**TASK DIRECTIONS**
The entries should be written out again exactly as they read.

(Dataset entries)
»»

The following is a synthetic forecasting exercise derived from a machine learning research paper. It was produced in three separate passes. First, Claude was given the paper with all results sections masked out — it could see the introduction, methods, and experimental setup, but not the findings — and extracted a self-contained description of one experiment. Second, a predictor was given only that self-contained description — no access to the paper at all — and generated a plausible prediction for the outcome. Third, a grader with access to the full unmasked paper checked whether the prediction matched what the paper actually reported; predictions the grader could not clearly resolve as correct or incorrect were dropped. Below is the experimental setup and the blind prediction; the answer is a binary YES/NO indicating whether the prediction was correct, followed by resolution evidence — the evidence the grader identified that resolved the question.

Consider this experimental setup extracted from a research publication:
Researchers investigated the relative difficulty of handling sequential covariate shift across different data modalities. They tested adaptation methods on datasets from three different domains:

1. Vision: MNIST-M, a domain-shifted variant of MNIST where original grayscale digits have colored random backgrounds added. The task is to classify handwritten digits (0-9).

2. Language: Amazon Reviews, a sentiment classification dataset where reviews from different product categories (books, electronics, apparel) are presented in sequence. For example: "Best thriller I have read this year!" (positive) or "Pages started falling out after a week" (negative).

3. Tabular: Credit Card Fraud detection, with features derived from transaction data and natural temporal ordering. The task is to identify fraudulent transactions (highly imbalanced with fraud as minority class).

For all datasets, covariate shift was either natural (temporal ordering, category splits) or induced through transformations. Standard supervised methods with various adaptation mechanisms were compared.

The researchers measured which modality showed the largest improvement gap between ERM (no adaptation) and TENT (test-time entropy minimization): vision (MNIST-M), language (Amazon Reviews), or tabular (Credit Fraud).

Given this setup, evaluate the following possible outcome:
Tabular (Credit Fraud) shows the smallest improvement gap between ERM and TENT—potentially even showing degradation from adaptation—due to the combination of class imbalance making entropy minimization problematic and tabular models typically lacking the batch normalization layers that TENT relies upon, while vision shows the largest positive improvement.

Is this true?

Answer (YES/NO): YES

««

**REPLY TO THE EXERCISE**
The following is a synthetic forecasting exercise derived from a machine learning research paper. It was produced in three separate passes. First, Claude was given the paper with all results sections masked out — it could see the introduction, methods, and experimental setup, but not the findings — and extracted a self-contained description of one experiment. Second, a predictor was given only that self-contained description — no access to the paper at all — and generated a plausible prediction for the outcome. Third, a grader with access to the full unmasked paper checked whether the prediction matched what the paper actually reported; predictions the grader could not clearly resolve as correct or incorrect were dropped. Below is the experimental setup and the blind prediction; the answer is a binary YES/NO indicating whether the prediction was correct, followed by resolution evidence — the evidence the grader identified that resolved the question.

Consider this experimental setup extracted from a research publication:
Researchers investigated the relative difficulty of handling sequential covariate shift across different data modalities. They tested adaptation methods on datasets from three different domains:

1. Vision: MNIST-M, a domain-shifted variant of MNIST where original grayscale digits have colored random backgrounds added. The task is to classify handwritten digits (0-9).

2. Language: Amazon Reviews, a sentiment classification dataset where reviews from different product categories (books, electronics, apparel) are presented in sequence. For example: "Best thriller I have read this year!" (positive) or "Pages started falling out after a week" (negative).

3. Tabular: Credit Card Fraud detection, with features derived from transaction data and natural temporal ordering. The task is to identify fraudulent transactions (highly imbalanced with fraud as minority class).

For all datasets, covariate shift was either natural (temporal ordering, category splits) or induced through transformations. Standard supervised methods with various adaptation mechanisms were compared.

The researchers measured which modality showed the largest improvement gap between ERM (no adaptation) and TENT (test-time entropy minimization): vision (MNIST-M), language (Amazon Reviews), or tabular (Credit Fraud).

Given this setup, evaluate the following possible outcome:
Tabular (Credit Fraud) shows the smallest improvement gap between ERM and TENT—potentially even showing degradation from adaptation—due to the combination of class imbalance making entropy minimization problematic and tabular models typically lacking the batch normalization layers that TENT relies upon, while vision shows the largest positive improvement.

Is this true?

Answer (YES/NO): YES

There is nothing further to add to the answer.